15. September 2017 • Redaktion & Ökonomie • von

Zentralisierte Zeitungsredaktionen, wie neuerdings bei Tamedia, fördern Qualität und Meinungsvielfalt.

Zuerst etwas deutsche Grammatik. Im Singular heißt es: der Brei. Im Plural heißt es: die Breie.

Damit sind wir mitten in der aktuellen Diskussion der Medienbranche. Es geht um den sogenannten Einheitsbrei.

Im August stellte Tamedia ihr neues Journalismusmodell vor. Für ihre vierzehn bezahlten Zeitungen wie Tages-Anzeiger, Sonntagszeitung, Berner Zeitung, 24 heures und Tribune de Genève gibt es künftig nur noch zwei Redaktionen.

Die zentrale Zürcher Redaktion macht die zehn Deutschschweizer Blätter. Die zentrale Lausanner Redaktion macht die vier Westschweizer Blätter.

Die Titel werden inhaltlich identisch. Autonom stellen sie nur noch ihren Lokalteil her. Eine echt eigenständige Redaktion betreibt bei Tamedia nur noch das Gratisblatt 20 Minuten. Es ist der einzige Titel, der richtig rentiert.

Kaum war das neue Tamedia-Modell vorgestellt, ging das übliche Protestgeheul los. Die Medienpolitiker der Nation beklagten einen üblen Zerfall der Meinungsvielfalt.

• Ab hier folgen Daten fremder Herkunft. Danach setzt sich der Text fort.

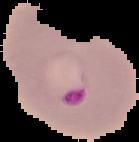

Summary:
  - Malaria status: parasitized
  - Image size: 139×142 pixels
  - Image type: segmented cell region with the area outside set to black
  - Preparation: thin blood film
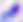
Micrograph. Toxoplasma gondii is shown. Captured at 400x magnification.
Report the malaria status.
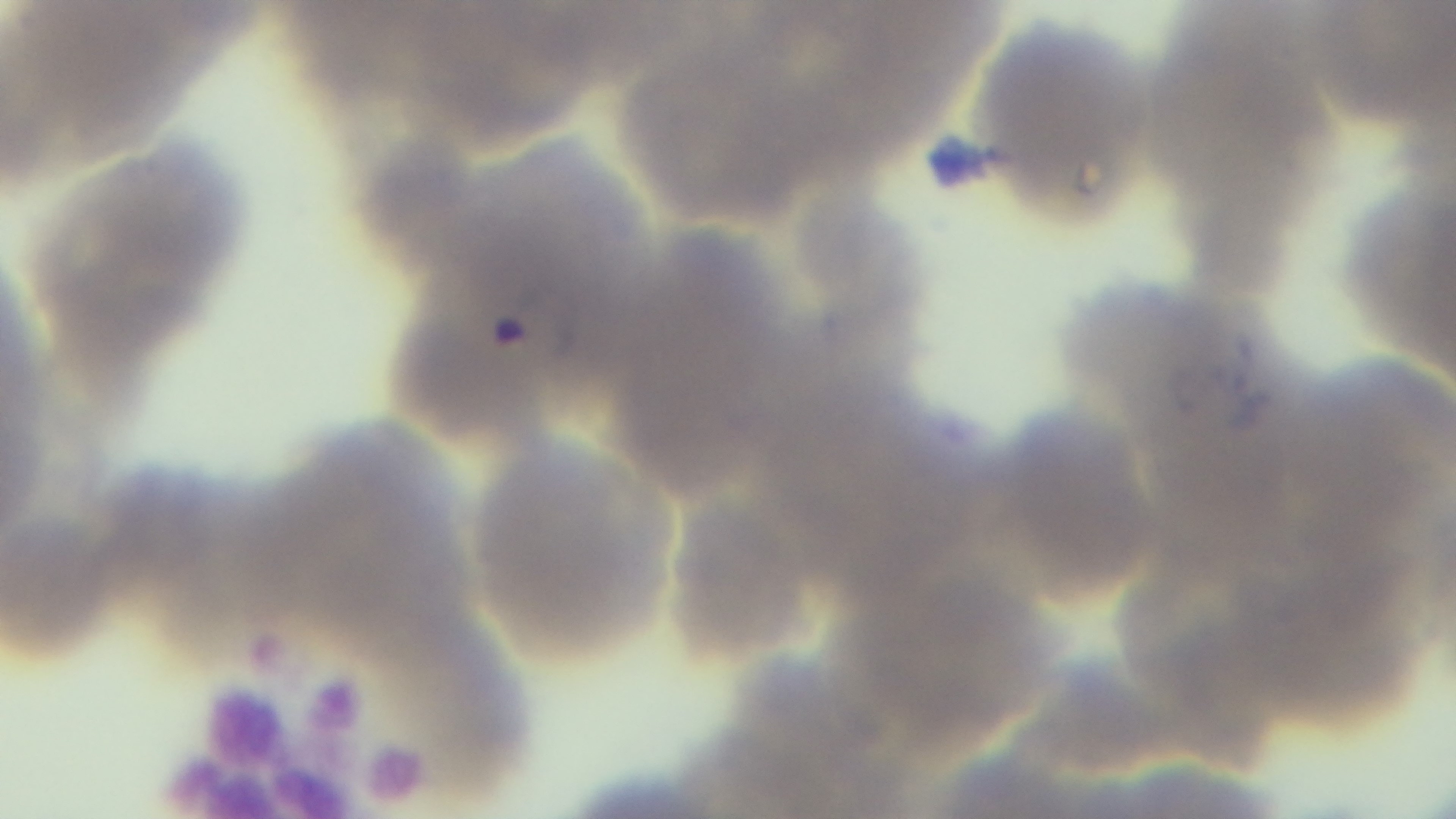
Positive.

Preparation: thin. Oil-immersion objective, 100x. One field from the slide. Photomicrograph. Captured with a mounted 4K digital camera. Giemsa-stained.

Es komme nun zum „Einheitsbrei“, fasste die Grünen-Präsidentin Regula Rytz das Geheul zusammen.

Nun ist es seit je die Eigenart unserer Medienpolitiker, dass sie von Medien keinen Schimmer haben. Das war auch diesmal so.

In Wirklichkeit stärkt die Fusion der Tamedia-Redaktionen den kritischen Journalismus. Speziell der Recherchejournalismus profitiert. Anstelle von kleinen, zersplitterten Redaktionen, die auf diesem Feld oft erfolglos blieben, tritt nun eine zentrale Kampftruppe. Sie hat gewaltige Mittel und enorme journalistische Feuerkraft.

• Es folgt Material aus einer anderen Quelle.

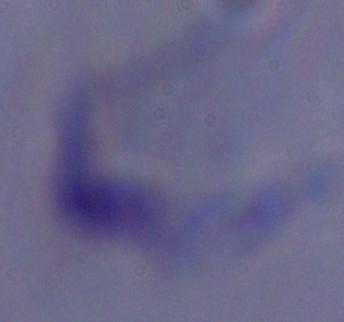
magnification = 1000x
identification = trypanosome
modality = photomicrograph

Alle Medienhäuser denken so. Alle suchen Synergien, um mit limitierten Budgets mehr publizistische Power zu produzieren.

SRF hat darum die Teams von „Tagesschau“, „10 vor 10“ und „Schweiz aktuell“ in einer Zentralredaktion zusammengelegt. Ringier schuf ebenso einen integrierten Newsroom für Blick, Sonntagsblick und Blick am Abend. Die NZZ-Gruppe hat die Redaktionen ihrer Töchter St. Galler Tagblatt und Luzerner Zeitung verschmolzen. Auch die AZ-Medien haben für ihre Blätter wie Aargauer Zeitung und Basellandschaftliche Zeitung einen zentralen Redaktionspool geschaffen.

Für die Leser sind diese Einheitsredaktionen kein Problem. Denn sie lesen ohnehin nur eine einzige Zeitung. Nur 1,1 Prozent der Tages-Anzeiger-Leser lesen zum Beispiel auch die Berner Zeitung aus demselben Haus. Sogar nur 0,03 Prozent der Luzerner Zeitung-Leser lesen auch das St. Galler Tagblatt aus demselben Haus. Dass in allen Blättern eines Verlags dasselbe steht, ist darum den Lesern völlig egal.

Wenn wir es in der Sprache der Politiker sagen, dann stehen sich heute fünf Einheitsbreie gegenüber. Es sind dies der Tamedia-Einheitsbrei, der Ringier-Einheitsbrei, der NZZ-Einheitsbrei, der AZ-Einheitsbrei und der SRF-Einheitsbrei. Für jeden der fünf Einheitsbreie arbeiten mindestens zweihundert Journalisten. Noch nie gab es eine derart intensive Konkurrenz auf dem Informationsmarkt. Noch nie standen sich fünf derart hochdotierte Analyse- und Enthüllungszentren gegenüber.

Die Meinungsvielfalt war darum noch nie so gutfundiert wie heute. Wer das anders sieht, der hat von der Rolle der Medien in der Demokratie nichts begriffen. Meinungsvielfalt besteht nicht darin, dass jedes ausgehungerte Käseblättchen auch noch seinen Senf absondern kann. Meinungsvielfalt basiert auf journalistischer Qualität. Qualität aber kann nur mit genügend Mitteln entstehen, also in großen und zentralisierten Redaktionen.

Allzu kleine Köche verderben den Brei.